◆ **AVAILABLE RECORDS**:
######
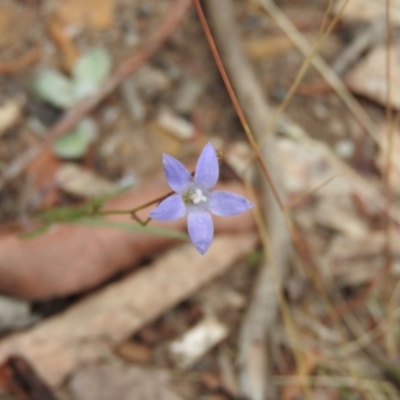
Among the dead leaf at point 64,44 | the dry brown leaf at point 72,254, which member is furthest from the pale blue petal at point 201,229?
the dead leaf at point 64,44

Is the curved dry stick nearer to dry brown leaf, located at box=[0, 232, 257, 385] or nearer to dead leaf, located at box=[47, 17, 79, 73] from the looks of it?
dead leaf, located at box=[47, 17, 79, 73]

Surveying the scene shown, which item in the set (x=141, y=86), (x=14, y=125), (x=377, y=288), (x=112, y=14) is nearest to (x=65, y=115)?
(x=14, y=125)

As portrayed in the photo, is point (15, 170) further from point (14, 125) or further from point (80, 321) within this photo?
point (80, 321)

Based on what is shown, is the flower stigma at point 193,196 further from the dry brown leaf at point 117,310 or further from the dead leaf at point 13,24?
the dead leaf at point 13,24

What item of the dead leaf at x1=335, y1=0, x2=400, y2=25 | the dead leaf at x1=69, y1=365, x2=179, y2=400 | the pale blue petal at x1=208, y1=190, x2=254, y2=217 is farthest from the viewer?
the dead leaf at x1=335, y1=0, x2=400, y2=25

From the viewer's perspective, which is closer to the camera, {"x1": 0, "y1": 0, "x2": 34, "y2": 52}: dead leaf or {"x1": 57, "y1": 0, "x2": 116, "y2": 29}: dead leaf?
{"x1": 0, "y1": 0, "x2": 34, "y2": 52}: dead leaf

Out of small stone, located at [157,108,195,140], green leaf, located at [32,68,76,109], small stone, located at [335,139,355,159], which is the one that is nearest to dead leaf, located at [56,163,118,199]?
green leaf, located at [32,68,76,109]
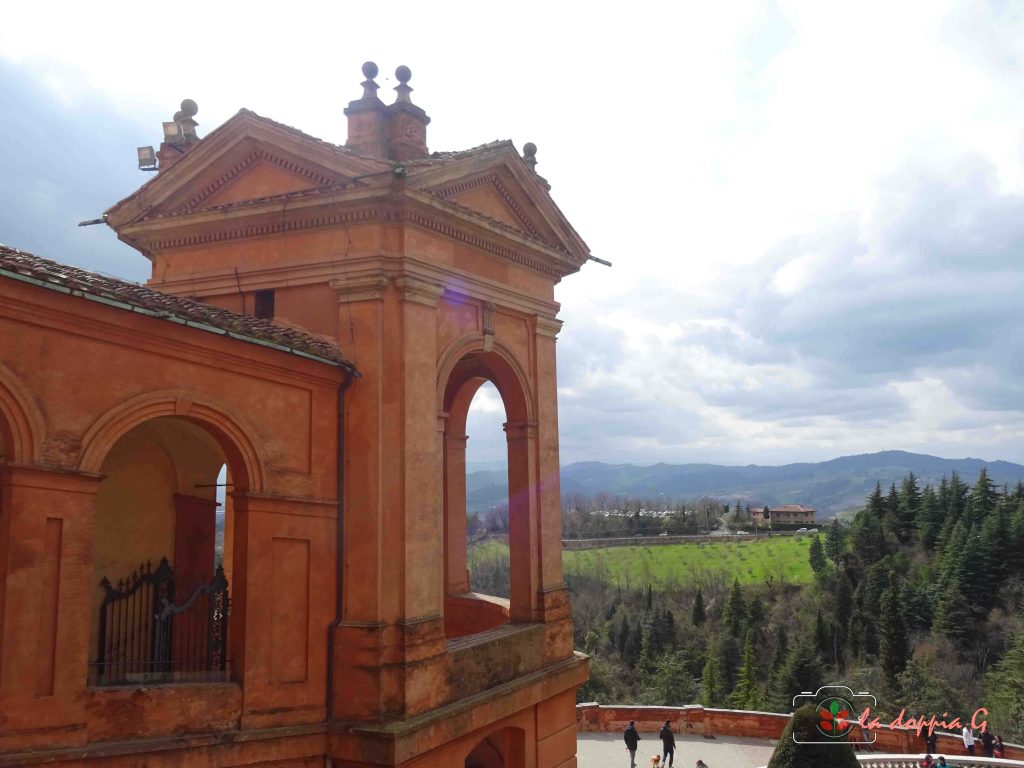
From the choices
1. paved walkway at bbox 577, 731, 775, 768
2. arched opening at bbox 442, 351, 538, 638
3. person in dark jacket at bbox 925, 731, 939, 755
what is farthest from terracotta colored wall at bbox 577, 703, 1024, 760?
arched opening at bbox 442, 351, 538, 638

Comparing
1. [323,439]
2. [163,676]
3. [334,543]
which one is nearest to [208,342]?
[323,439]

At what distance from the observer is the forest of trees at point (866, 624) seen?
202ft

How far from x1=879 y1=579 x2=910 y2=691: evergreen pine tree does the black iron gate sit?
63.0 m

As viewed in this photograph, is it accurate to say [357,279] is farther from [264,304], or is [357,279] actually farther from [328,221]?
[264,304]

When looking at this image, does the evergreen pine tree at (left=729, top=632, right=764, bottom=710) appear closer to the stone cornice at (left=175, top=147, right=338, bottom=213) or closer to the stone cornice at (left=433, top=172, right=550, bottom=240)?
the stone cornice at (left=433, top=172, right=550, bottom=240)

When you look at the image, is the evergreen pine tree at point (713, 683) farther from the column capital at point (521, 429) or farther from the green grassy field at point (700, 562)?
the column capital at point (521, 429)

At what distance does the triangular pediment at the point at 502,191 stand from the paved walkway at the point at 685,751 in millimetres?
15017

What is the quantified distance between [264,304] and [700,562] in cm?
11911

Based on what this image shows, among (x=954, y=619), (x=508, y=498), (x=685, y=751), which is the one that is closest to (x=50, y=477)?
(x=508, y=498)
######
◆ **STATED GOAL**: Copy every line above word for word and exclude the pictures.

◆ **TASK RESPONSE**:
Among the dead leaf at point 64,44 | the dry brown leaf at point 72,254, which member is furthest from the pale blue petal at point 201,229?
the dead leaf at point 64,44

Is the curved dry stick nearer to dry brown leaf, located at box=[0, 232, 257, 385] or nearer to dead leaf, located at box=[47, 17, 79, 73] from the looks of it?
dead leaf, located at box=[47, 17, 79, 73]

Surveying the scene shown, which item in the set (x=141, y=86), (x=14, y=125), (x=377, y=288), (x=112, y=14) is nearest to (x=65, y=115)?
(x=14, y=125)

As portrayed in the photo, is point (15, 170) further from point (14, 125) or further from point (80, 321) within this photo?
point (80, 321)

Based on what is shown, is the flower stigma at point 193,196 further from the dry brown leaf at point 117,310 or further from the dead leaf at point 13,24?
the dead leaf at point 13,24

What item of the dead leaf at x1=335, y1=0, x2=400, y2=25 | the dead leaf at x1=69, y1=365, x2=179, y2=400 | the pale blue petal at x1=208, y1=190, x2=254, y2=217 is farthest from the viewer?
the dead leaf at x1=335, y1=0, x2=400, y2=25

From the viewer's perspective, which is closer to the camera, {"x1": 0, "y1": 0, "x2": 34, "y2": 52}: dead leaf or {"x1": 57, "y1": 0, "x2": 116, "y2": 29}: dead leaf?
{"x1": 0, "y1": 0, "x2": 34, "y2": 52}: dead leaf

Out of small stone, located at [157,108,195,140], green leaf, located at [32,68,76,109], small stone, located at [335,139,355,159], which is the one that is nearest to dead leaf, located at [56,163,118,199]?
green leaf, located at [32,68,76,109]
From the choices
1. paved walkway at bbox 577, 731, 775, 768
2. arched opening at bbox 442, 351, 538, 638
3. person in dark jacket at bbox 925, 731, 939, 755
what is farthest from terracotta colored wall at bbox 577, 703, 1024, 760?
arched opening at bbox 442, 351, 538, 638

Comparing
1. [323,439]
2. [163,676]
3. [334,543]
which one is nearest to [208,342]?
[323,439]

At what distance from the observer is the forest of trees at point (866, 624) seen?
202ft

How far from x1=879 y1=579 x2=910 y2=691: evergreen pine tree does the black iron gate sit?
63.0 m

As viewed in this photograph, is it accurate to say [357,279] is farther from [264,304], or is [357,279] actually farther from [328,221]?
[264,304]

When looking at this image, does the evergreen pine tree at (left=729, top=632, right=764, bottom=710) appear closer to the stone cornice at (left=175, top=147, right=338, bottom=213) or closer to the stone cornice at (left=433, top=172, right=550, bottom=240)?
the stone cornice at (left=433, top=172, right=550, bottom=240)

When you look at the image, is the evergreen pine tree at point (713, 683) farther from the column capital at point (521, 429) or farther from the green grassy field at point (700, 562)?
the column capital at point (521, 429)

At what distance does the triangular pediment at the point at 502,191 stand from the paved walkway at the point at 685,751 in millimetres?
15017

What is the quantified distance between [264,304] and [700,562] in cm?
11911

Based on what this image shows, among (x=954, y=619), (x=508, y=498), (x=685, y=751), which is the one that is closest to (x=50, y=477)?
(x=508, y=498)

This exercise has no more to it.